> **REQUIRED ACTIONS**:
**a)** According to the article on celebrity advertising, how much did Michael Jordan's involvement contribute to the US economy?
**b)** Copy the article on celebrity advertising word for word from "One of the biggest" to "and brand recall.".
Start of PAGE EXTRACT
Celebrities in advertising is nothing new. In the early 1900s, Mark Twain had co-branded pens, and the baseball player Ty Cobb had his own Tobacco. I know, an athlete with his own tobacco made me chuckle as well. This has continued all the way through the century into the modern-day, which made me think if it has lasted this long how effective can it really be, and is it worth it? That’s what I’m going to tackle today.
One of the biggest challenges in business, which has only got harder with time, is breaking through the noise and making the audience listen. It could require an exceptional media spend, fantastic creative, incredible strategy, or all three, but a pretty effective way to do it is through using celebrities. Using a celebrity in your ads can do several things for your brand, they can help you cut through the noise and increase credibility and brand recall.
Not only that but there is a lot of evidence that they do directly impact sales, for example, Michael Jordan advertised a lot of brands such as Nike, Coke, McDonald’s, Hanes, and Gatorade. His involvement has been calculated to have contributed around $10 billion to the US economy during the 14 year NBA career according to Fortune magazine. Also according to Social Media Week signing a celebrity endorsement can cause stock prices to rise and sales to increase by around 4 %.
While using celebrities in your advertising can be very effective it’s not all sunshine and rainbows as there are downsides and risks. One of which is that sometimes they’re suggested to brands by agencies when they either don’t have any better ideas or they just want to take a shortcut. Not only that but when a brand does take on a celebrity as either a spokesperson or a brand ambassador they become integrated into your brand, which means if they have any scandal or PR controversies it means your brand could suffer and receive negative attention as a result. A prime example of this was Tiger Woods in 2009, when rumors of his infidelity were happening brands started to let him go as a sponsor to avoid the backlash from consumers. Nike didn’t immediately release him as a sponsor and is said to have lost customers as a result.
End of PAGE EXTRACT
Start of STUDY MATERIAL
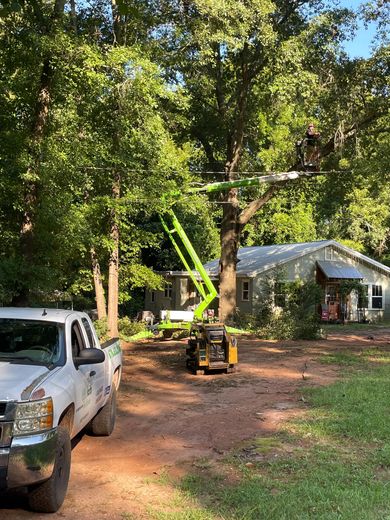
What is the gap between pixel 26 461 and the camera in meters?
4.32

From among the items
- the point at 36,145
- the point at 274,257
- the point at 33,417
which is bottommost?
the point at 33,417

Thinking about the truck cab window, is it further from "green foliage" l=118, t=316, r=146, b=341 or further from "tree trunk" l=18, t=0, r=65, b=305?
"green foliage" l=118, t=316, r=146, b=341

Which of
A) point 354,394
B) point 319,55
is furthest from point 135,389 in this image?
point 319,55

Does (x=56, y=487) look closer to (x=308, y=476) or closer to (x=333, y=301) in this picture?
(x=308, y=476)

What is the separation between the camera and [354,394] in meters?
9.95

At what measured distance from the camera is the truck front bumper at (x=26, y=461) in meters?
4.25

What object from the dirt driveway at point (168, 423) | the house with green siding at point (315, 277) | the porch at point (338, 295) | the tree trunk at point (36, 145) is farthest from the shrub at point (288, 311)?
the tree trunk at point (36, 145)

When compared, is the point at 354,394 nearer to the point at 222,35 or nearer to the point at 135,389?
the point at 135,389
End of STUDY MATERIAL
Start of STUDY MATERIAL
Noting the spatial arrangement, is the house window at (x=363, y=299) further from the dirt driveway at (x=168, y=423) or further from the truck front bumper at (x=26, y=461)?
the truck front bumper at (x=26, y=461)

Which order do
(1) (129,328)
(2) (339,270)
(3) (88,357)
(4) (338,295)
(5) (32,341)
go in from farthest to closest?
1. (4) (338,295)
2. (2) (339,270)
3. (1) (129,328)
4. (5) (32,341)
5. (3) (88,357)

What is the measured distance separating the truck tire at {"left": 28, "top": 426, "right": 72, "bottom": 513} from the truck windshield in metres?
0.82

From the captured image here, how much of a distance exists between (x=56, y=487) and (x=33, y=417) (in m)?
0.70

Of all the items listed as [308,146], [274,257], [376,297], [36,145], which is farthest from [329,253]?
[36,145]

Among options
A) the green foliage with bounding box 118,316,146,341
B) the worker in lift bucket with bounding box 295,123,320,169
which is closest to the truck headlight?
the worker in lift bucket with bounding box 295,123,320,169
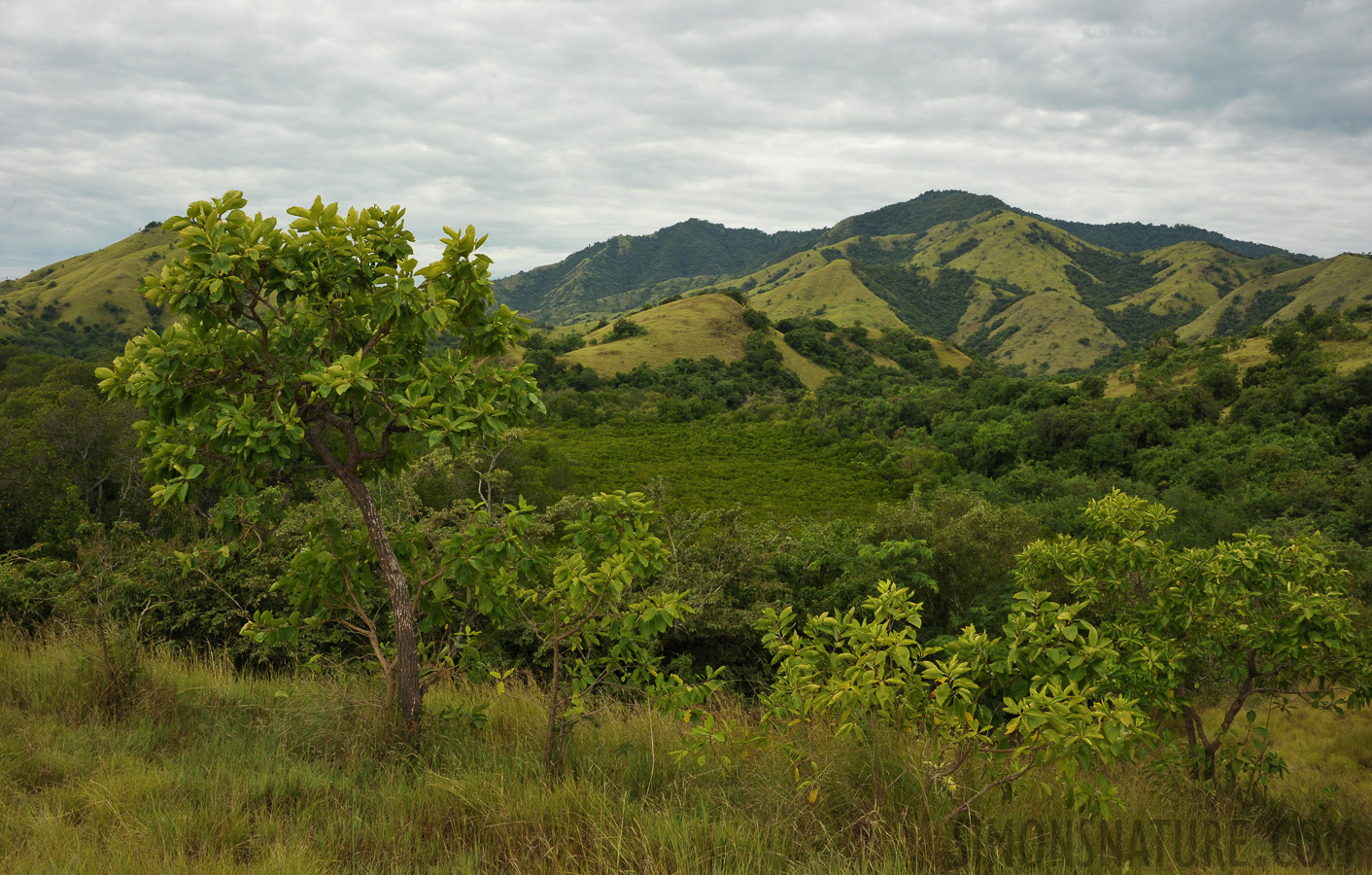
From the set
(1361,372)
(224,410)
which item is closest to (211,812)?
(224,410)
End of STUDY MATERIAL
Start of STUDY MATERIAL
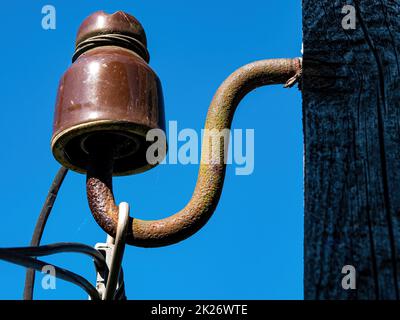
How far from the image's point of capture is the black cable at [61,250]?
End of STUDY MATERIAL
> **TASK RESPONSES**:
**a)** Around $10 billion during his 14-year NBA career, according to Fortune magazine.

**b)**
One of the biggest challenges in business, which has only got harder with time, is breaking through the noise and making the audience listen. It could require an exceptional media spend, fantastic creative, incredible strategy, or all three, but a pretty effective way to do it is through using celebrities. Using a celebrity in your ads can do several things for your brand, they can help you cut through the noise and increase credibility and brand recall.